Exercise prompt:
Output all entries verbatim. Skip pictures.

Image-text web data:
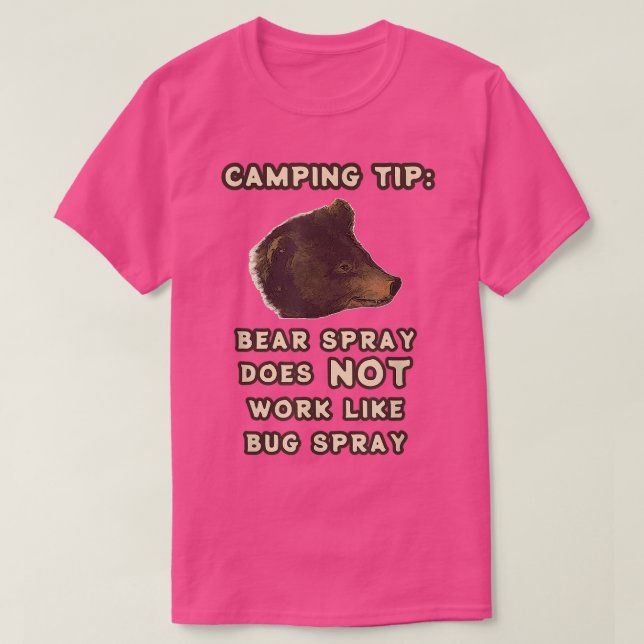 Bear Spray Bug Spray Joke Funny Camping T-Shirt (Design vorne)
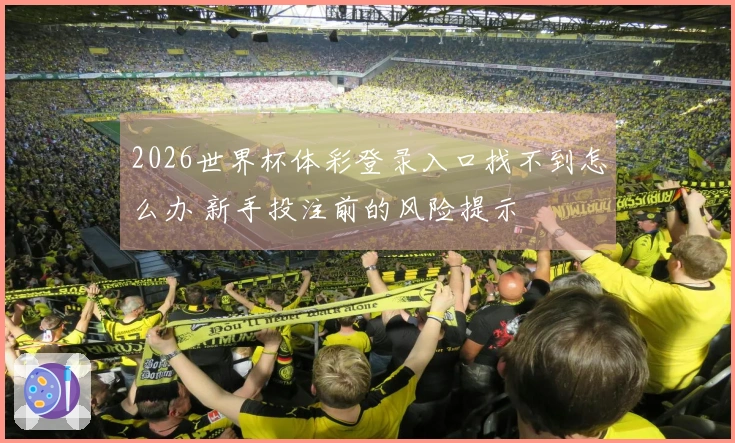 2026世界杯体彩登录入口找不到怎么办 新手投注前的风险提示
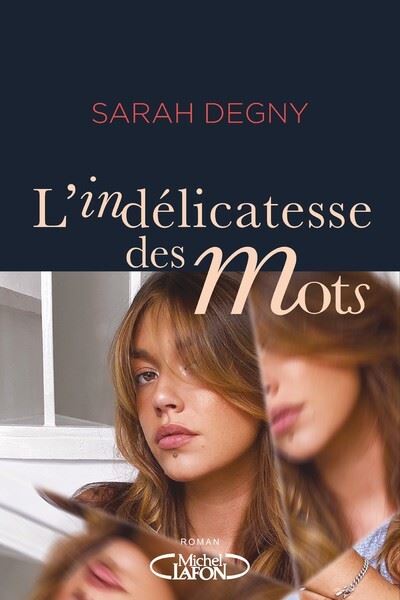 L'indélicatesse des mots - Bénédicte Des Mazery - broché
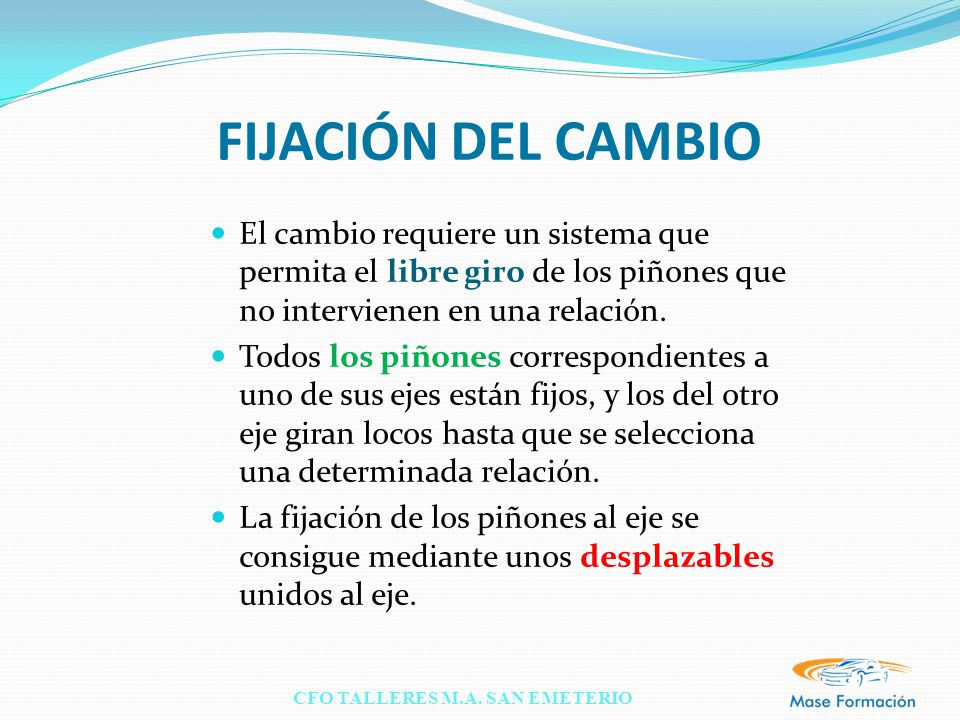 FIJACIÓN DEL CAMBIO El cambio requiere un sistema que permita el libre giro de los piñones que no intervienen en una relación.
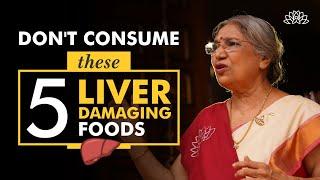 Say no to these foods now its damaging your liver  Dr. Hansaji Yogendra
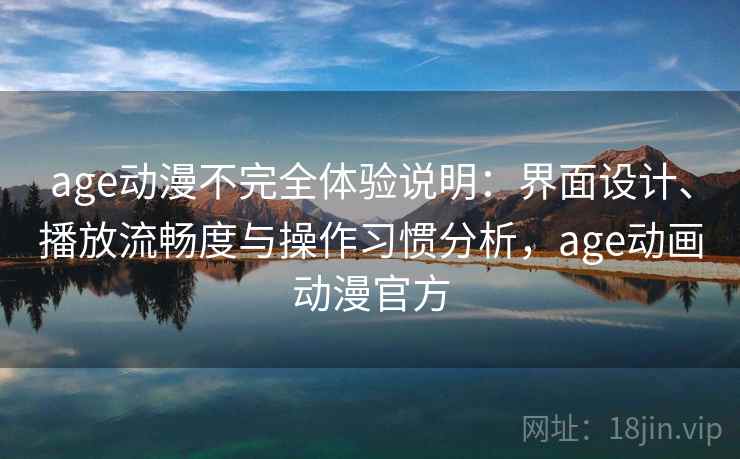 age动漫不完全体验说明：界面设计、播放流畅度与操作习惯分析，age动画动漫官方
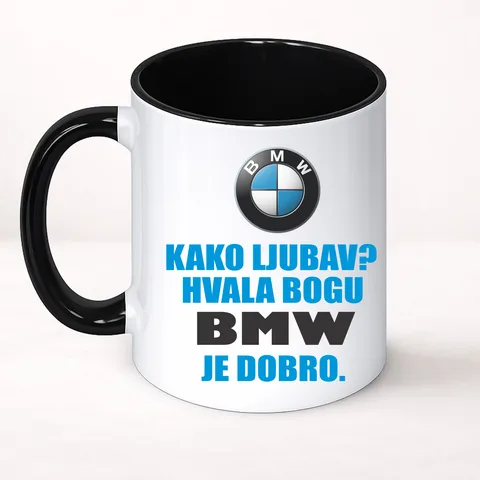 Kako ljubav? Hvala bogu BMW je dobro - Šolja Classic – proizvod sa printom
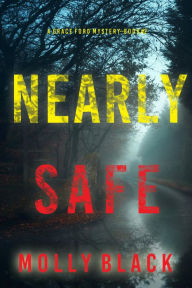 Title: Nearly Safe (A Grace Ford FBI ThrillerBook Two), Author: Molly Black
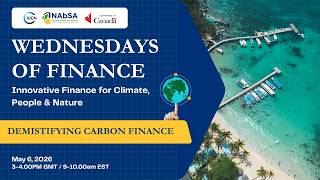 NAbSA Wednesdays of Finance Session 1: Demystifying Carbon Finance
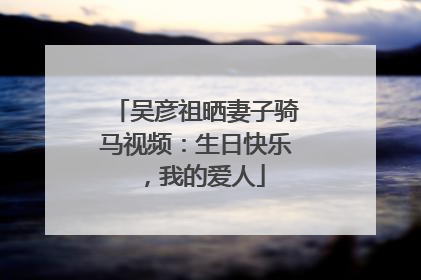 吴彦祖晒妻子骑马视频：生日快乐，我的爱人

Solved exercise:
 Bear Spray Bug Spray Joke Funny Camping T-Shirt (Design vorne)
 2026世界杯体彩登录入口找不到怎么办 新手投注前的风险提示
 L'indélicatesse des mots - Bénédicte Des Mazery - broché
 FIJACIÓN DEL CAMBIO El cambio requiere un sistema que permita el libre giro de los piñones que no intervienen en una relación.
 Say no to these foods now its damaging your liver  Dr. Hansaji Yogendra
 age动漫不完全体验说明：界面设计、播放流畅度与操作习惯分析，age动画动漫官方
 Kako ljubav? Hvala bogu BMW je dobro - Šolja Classic – proizvod sa printom
 Title: Nearly Safe (A Grace Ford FBI ThrillerBook Two), Author: Molly Black
 NAbSA Wednesdays of Finance Session 1: Demystifying Carbon Finance
 吴彦祖晒妻子骑马视频：生日快乐，我的爱人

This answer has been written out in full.